▶ [RECORDS SHOWN]
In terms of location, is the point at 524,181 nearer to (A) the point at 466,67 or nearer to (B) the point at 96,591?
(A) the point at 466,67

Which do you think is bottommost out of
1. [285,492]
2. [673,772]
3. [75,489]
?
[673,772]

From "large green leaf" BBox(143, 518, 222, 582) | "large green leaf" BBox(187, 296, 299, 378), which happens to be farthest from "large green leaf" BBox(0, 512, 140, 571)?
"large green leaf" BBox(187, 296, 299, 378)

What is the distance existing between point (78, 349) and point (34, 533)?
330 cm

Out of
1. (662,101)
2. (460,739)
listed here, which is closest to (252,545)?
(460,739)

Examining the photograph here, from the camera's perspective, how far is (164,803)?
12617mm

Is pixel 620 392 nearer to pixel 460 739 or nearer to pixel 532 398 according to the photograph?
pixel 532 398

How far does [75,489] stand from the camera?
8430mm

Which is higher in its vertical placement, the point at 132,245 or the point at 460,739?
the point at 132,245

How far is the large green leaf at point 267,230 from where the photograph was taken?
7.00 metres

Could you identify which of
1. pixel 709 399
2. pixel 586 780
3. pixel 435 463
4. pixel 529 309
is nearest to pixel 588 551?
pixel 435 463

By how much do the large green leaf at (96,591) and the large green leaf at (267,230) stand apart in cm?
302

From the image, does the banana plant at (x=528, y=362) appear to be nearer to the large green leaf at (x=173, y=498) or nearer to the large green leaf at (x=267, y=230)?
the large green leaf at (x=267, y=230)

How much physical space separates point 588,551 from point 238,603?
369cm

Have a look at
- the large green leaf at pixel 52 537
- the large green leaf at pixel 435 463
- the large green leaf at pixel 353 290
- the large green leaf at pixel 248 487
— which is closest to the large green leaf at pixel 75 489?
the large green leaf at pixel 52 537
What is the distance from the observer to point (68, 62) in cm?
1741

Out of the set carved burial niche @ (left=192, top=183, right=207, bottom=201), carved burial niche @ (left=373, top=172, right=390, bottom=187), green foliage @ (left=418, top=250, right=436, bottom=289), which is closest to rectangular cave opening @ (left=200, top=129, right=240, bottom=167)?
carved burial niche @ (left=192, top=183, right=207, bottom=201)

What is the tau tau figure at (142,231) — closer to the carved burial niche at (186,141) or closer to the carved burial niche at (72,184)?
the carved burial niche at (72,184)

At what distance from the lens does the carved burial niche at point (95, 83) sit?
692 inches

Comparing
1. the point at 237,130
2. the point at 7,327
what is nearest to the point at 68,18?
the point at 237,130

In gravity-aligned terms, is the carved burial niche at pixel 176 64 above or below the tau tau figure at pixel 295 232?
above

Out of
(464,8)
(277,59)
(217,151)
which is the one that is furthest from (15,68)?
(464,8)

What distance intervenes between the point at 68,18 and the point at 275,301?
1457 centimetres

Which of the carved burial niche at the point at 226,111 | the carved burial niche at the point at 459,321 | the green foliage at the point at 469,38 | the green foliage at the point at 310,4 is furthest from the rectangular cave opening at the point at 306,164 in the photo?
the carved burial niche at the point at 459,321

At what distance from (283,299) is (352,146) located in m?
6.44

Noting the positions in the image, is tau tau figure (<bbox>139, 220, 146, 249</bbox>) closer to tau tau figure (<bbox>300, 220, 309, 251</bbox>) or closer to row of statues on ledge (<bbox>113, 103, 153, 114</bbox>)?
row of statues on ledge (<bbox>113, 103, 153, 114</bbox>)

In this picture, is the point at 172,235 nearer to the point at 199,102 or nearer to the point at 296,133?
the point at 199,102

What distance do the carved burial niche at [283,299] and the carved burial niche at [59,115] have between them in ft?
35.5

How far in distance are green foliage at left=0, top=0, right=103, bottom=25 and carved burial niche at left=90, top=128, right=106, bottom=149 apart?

▶ [SHORT EXERCISE]
Print the records once more, exactly as they were given.

▶ [FULL OUTPUT]
In terms of location, is the point at 524,181 nearer to (A) the point at 466,67 or nearer to (B) the point at 96,591?
(A) the point at 466,67

Which do you think is bottommost out of
1. [285,492]
2. [673,772]
3. [75,489]
?
[673,772]

From "large green leaf" BBox(143, 518, 222, 582) | "large green leaf" BBox(187, 296, 299, 378), which happens to be farthest from "large green leaf" BBox(0, 512, 140, 571)?
"large green leaf" BBox(187, 296, 299, 378)

What is the distance existing between point (78, 349) and point (34, 533)?
330 cm

Out of
1. (662,101)
2. (460,739)
listed here, which is closest to (252,545)?
(460,739)

Examining the photograph here, from the camera's perspective, how far is (164,803)?
12617mm

Is pixel 620 392 nearer to pixel 460 739 or nearer to pixel 532 398 according to the photograph?
pixel 532 398

How far does [75,489] stand from the camera?
8430mm

Which is higher in its vertical placement, the point at 132,245 or the point at 460,739?
the point at 132,245

How far is the large green leaf at point 267,230 from where the photograph was taken?
7.00 metres

Could you identify which of
1. pixel 709 399
2. pixel 586 780
3. pixel 435 463
4. pixel 529 309
is nearest to pixel 588 551?
pixel 435 463

By how much do the large green leaf at (96,591) and the large green leaf at (267,230) stand apart in cm?
302

From the image, does the banana plant at (x=528, y=362) appear to be nearer to the large green leaf at (x=173, y=498) or nearer to the large green leaf at (x=267, y=230)?
the large green leaf at (x=267, y=230)

How much physical space separates point 588,551 from point 238,603?
369cm

Have a look at
- the large green leaf at pixel 52 537
- the large green leaf at pixel 435 463
- the large green leaf at pixel 353 290
- the large green leaf at pixel 248 487
— which is closest to the large green leaf at pixel 75 489?
the large green leaf at pixel 52 537
What is the distance from the observer to point (68, 62) in cm?
1741

Out of the set carved burial niche @ (left=192, top=183, right=207, bottom=201), carved burial niche @ (left=373, top=172, right=390, bottom=187), green foliage @ (left=418, top=250, right=436, bottom=289), which is closest to rectangular cave opening @ (left=200, top=129, right=240, bottom=167)?
carved burial niche @ (left=192, top=183, right=207, bottom=201)

What is the tau tau figure at (142,231) — closer to the carved burial niche at (186,141) or closer to the carved burial niche at (72,184)?
the carved burial niche at (72,184)

At what distance from the lens does the carved burial niche at point (95, 83) sit?
692 inches

Comparing
1. the point at 237,130
2. the point at 7,327
what is nearest to the point at 68,18?
the point at 237,130

In gravity-aligned terms, is the carved burial niche at pixel 176 64 above or below the tau tau figure at pixel 295 232?
above

Out of
(464,8)
(277,59)
(217,151)
which is the one that is furthest from (15,68)?
(464,8)

What distance intervenes between the point at 68,18 and the point at 275,301?
1457 centimetres

Which of the carved burial niche at the point at 226,111 | the carved burial niche at the point at 459,321 | the green foliage at the point at 469,38 | the green foliage at the point at 310,4 is furthest from the rectangular cave opening at the point at 306,164 in the photo?
the carved burial niche at the point at 459,321

At what distance from (283,299) is (352,146) located in m?
6.44

Noting the positions in the image, is tau tau figure (<bbox>139, 220, 146, 249</bbox>) closer to tau tau figure (<bbox>300, 220, 309, 251</bbox>) or closer to row of statues on ledge (<bbox>113, 103, 153, 114</bbox>)?
row of statues on ledge (<bbox>113, 103, 153, 114</bbox>)

In this picture, is the point at 172,235 nearer to the point at 199,102 or nearer to the point at 296,133?
the point at 199,102

What distance do the carved burial niche at [283,299] and the carved burial niche at [59,115] have between them in ft?
35.5

How far in distance are green foliage at left=0, top=0, right=103, bottom=25 and carved burial niche at left=90, top=128, right=106, bottom=149 apart?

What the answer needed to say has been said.